Also I think these issues arise at the database because that’s were the write concurrency is pushed.


If you really want or need to go active-active but also don’t want to think about it much and can live with MySQL my preference would probably be AWS Aurora multi-master if you can live with its limitations:

https://docs.aws.amazon.com/AmazonRDS/latest/AuroraUserGuide...

As noted there and elsewhere though often you are better off just scaling up.

If you do want to really think about it then NewSQL (Cloud Spanner or others) could be the way to go but the cost, performance, compatibility/portability and other concerns make this a much more complex decision that isn’t easy to capture in a blog post (or HN comment ;).


No it doesn’t. They scale amazingly well if you throw money at the problem. Most people never get there. When you do you will know. I’ve been there. When you’re spending $3 million on hardware and licenses a year you either have a viable business or fucked up badly. That’s the real decider.

The answer is to start siloing customers or application concerns out into separate clusters depending on your operating model.

If you spent the last decade writing shitty cross database SQL then you’ll have to silo by customer. That’s the only real constraint.


I'd phrase it differently: the database is the litmus test of your supposed "good idea". If your good idea doesn't survive referential integrity or even data consistency, your idea doesn't deserve the label "good".

Of course, the next "good idea" is to sacrifice data integrity in the name of performance. That can work, but usually it's just a technical form of growth hacking. Sacrificing data integrity without understanding the problem space is a disaster waiting to happen (but luckily, it may not happen on your watch so you can continue hacking).


Very good points there.

I have directly experienced the problems associated with blindly assuming that you can write your own consistency guarantees in Redis. I didn't do it but I had to write some tooling to rewrite the AOF to get some data back...


I'm sorry, are you saying that a good idea should survive the loss of referential integrity or data consistency?

I don't feel that's what you mean, and it's probably my fault for misreading your comment.


I read it the other way: if abandoning correctness is the only way to make your idea feasible, your idea kinda sucks.


Yeah, I probably could have phrased that better. The sibling comment is correct, I meant that if your idea requires abandoning referential integrity or data consistency, it's probably not a good idea. Since it's the database that actually enforces those constraints, it may seem that the database causes the problem. But in most cases, the problem is the data model or the idea itself.


I see.

I mean, one of my ideas requires many transactions and records that require data consistency. I have no idea how to make sure it can scale to Internet scale. Do you know any good resources? Or is it just "get mysql, pay thousands a month for either a cloud provider or colocated hardware"

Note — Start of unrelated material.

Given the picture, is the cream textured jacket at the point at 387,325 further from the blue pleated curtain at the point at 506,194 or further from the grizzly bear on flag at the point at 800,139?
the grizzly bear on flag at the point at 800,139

I would say that most resources would be a mixed bag in most situations but much of the advice skips over something very basic that experienced people tend to assume you know: you are always going to be limited by the number of times you can actually sync a write to a disk and/or how fast you can read back from the disk and these are the main upper bounds. One mistake I see inexperienced engineers make in modern environments is not realizing that in their particular cloud instance they are explicitly or implicitly using the cloud vendor's network storage and they are entirely hamstrung on that. The other is not configuring the database to use all the RAM- but those are usually covered by the existing tuning guides.

The next from a design perspective is to leave natural places to shard/split the data up so you could represent the data consistently on multiple systems. Sometimes it's pretty bonehead things like your database tables related to login are affecting your critical path transactions and/or also tied to the referential integrity of your application data in ways that are hard to split apart. It goes back to the IO thing where if you are reading and writing login or UI traffic you sure as heck are not writing some other critical time sensitive transaction especially if it's to the same disk. The other obvious thing is to be trying to run analytic queries (aka look at many records) on a database tuned for mass INSERT/write traffic and having no plan to do that with a different resource.

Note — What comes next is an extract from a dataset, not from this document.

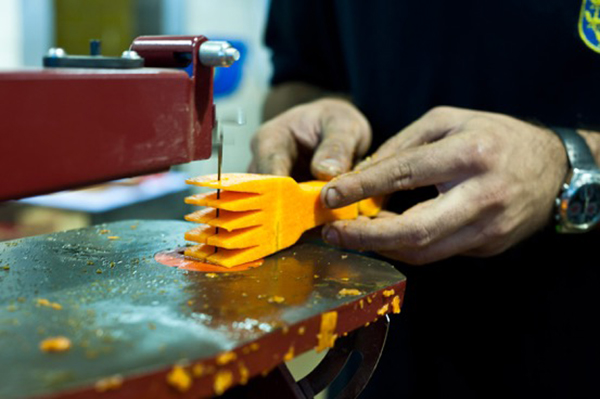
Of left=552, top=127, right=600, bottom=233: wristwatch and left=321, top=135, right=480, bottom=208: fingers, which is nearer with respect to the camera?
left=321, top=135, right=480, bottom=208: fingers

If you are still worried about it I would suggest just prototyping it using a currently modern API/RPC server in front of whatever datastore you come up with. As systems have gotten more distributed the straight line speed of connecting to the database directly makes less and less sense in my opinion and having an API server you control allows you to be clever later in ways that might not be obvious today (especially keeping application-aware counters so that you can see what your application is actually doing as query-style logs for databases are extremely expensive in performance). Either way if you sit down and consider the performance characteristics of the underlying system, think about each class of transactions are you considering from your application in a write/read context (hopefully from measured data), and using tools like EXPLAIN you'll quickly start finding what pieces of the puzzle might need to move to start scaling.

The answer also might just be some parts of your application would be better served something other than a database like a message queue, a more straightforward ISAM or key-value store, or depending on your situation just flat files written onto the fastest local storage you can get to then be later transformed and loaded into a database sometime later.

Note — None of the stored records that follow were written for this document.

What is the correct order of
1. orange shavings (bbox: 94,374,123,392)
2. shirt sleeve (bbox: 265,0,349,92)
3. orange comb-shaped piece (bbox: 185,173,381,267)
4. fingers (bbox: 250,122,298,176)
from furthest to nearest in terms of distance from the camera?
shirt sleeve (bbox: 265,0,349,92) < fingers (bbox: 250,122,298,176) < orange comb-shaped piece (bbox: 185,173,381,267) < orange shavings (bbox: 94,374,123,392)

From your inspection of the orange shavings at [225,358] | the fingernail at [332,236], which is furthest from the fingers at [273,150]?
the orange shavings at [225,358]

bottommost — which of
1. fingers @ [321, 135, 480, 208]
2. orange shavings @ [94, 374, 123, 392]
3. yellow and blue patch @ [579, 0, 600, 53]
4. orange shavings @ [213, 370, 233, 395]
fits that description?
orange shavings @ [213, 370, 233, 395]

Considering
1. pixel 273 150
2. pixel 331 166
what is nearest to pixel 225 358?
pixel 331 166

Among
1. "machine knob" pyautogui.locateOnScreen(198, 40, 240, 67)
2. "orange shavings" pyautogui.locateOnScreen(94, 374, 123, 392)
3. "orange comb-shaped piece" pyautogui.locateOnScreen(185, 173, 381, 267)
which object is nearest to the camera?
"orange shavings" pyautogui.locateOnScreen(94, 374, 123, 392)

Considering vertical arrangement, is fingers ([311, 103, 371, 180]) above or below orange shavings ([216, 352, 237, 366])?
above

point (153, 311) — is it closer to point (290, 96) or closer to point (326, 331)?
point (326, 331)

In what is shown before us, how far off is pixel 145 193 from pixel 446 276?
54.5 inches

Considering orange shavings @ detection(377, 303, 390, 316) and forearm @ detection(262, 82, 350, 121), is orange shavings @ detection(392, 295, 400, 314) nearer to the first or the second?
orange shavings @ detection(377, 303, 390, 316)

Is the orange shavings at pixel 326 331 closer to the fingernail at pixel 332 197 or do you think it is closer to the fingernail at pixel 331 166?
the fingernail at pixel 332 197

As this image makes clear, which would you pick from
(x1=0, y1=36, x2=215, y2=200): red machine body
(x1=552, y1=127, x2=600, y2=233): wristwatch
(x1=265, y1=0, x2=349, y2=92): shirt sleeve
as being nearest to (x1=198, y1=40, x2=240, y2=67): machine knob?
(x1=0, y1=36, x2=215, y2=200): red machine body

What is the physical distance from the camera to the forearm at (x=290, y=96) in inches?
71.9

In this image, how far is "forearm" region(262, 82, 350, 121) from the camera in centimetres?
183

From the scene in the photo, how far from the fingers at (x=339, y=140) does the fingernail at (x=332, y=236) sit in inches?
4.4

Thanks for giving me some thoughts to turn over in my head. I have to admit, having been able to support most of my projects on a simple LAMP stack, I may simply be overly worried about scaling. But my hope is always to have a sideproject skyrocket.

Did you read the article a little while back about Discord's challenges with storing tons of messages and how they upgraded their tech stack? Did it make sense to you?


The discord post made sense because they understood what their workload was and did the type of 'classifying' queries that I previously described. They also decided to move off Mongo when they were hitting the 'real limits' of the underlying system from not being able to fit critical things in RAM. So they had a solid understanding of what was going on and they moved to rectify it. I don't want to presume to know anything about your sideproject but there's always going to be an limit you hit in any system, and you just need to build monitoring to understand when you are approaching that cliff.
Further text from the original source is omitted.